El ampáyer gritó: ¡Pleeeybol! En el montículo inició por los Tomateros el pitcher Panchillo Conde Ramírez, y por los mazatlecos La Tuza Ramírez. Un duelo de Ramírez, que dio un plus más al encontronazo. La Tuza era temperamental, pero de cerebro frío y sereno para elegir los lances. El Conde era tranquilo; la gente aseguraba que tenía pacto con el Diablo. Lo que sí era cierto es que su mano de pichar, la derecha, era cucha; decían que era su mano embrujada. El mismo Conde explicaba que ello le permitía lograr con mayor efectividad la panzona, lance que ahora se conoce como Screwball.

En este juego se impusieron los lanzadores. Eso elevaba y bajaba los ánimos de un lado y otro. Al abrir la novena entrada, Fernando el Pulpo Remes, short stop de los mazatlecos, pegó un hit doble, y con un toque del siguiente bateador se fue a tercera. Y los aficionados al borde de la locura. Pero el Conde se fajó y ponchó al siguiente toletero; con dos outs, la increíble Coyota ordenó de nuevo toque, y así, sorprendió a todo el mundo, sacó la carrera y los patasaladas enloquecieron.

Para el cierre del juego, la Tuza Ramírez, empujado por el entusiasmo de sus 300 seguidores, pese al ruido de los casi seis mil contrarios, hizo la hazaña de ponchar al Huevito Álvarez, al Chorejas  Bravo y al temible Moscón Jiménez; así dejó fríos a los orgullosos culichis, sumidos en su tragedia.

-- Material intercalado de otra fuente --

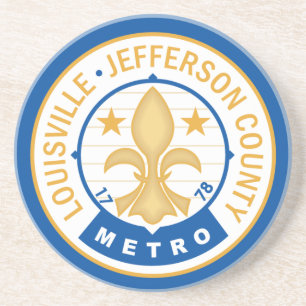 Posavasos Bandera de la ciudad de Louisville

Cuando el reportero le preguntó a la Coyota sobre su descabellada, pero a la postre, victoriosa jugada, antes de contestar se dijo: si le explico que fue una última decisión de mi abuelo agonizante, no me va a creer… No sé cómo fue; así es el beisbol.

P.D. Es posible que al nuevo estadio General Ángel Flores le cambien de nombre. Bien harían los directivos en realizar una encuesta popular, que defina democráticamente, entre estos dos personajes que sí se merecen ese honor: Agustín de Valdez o Juan Manuel Ley Fong.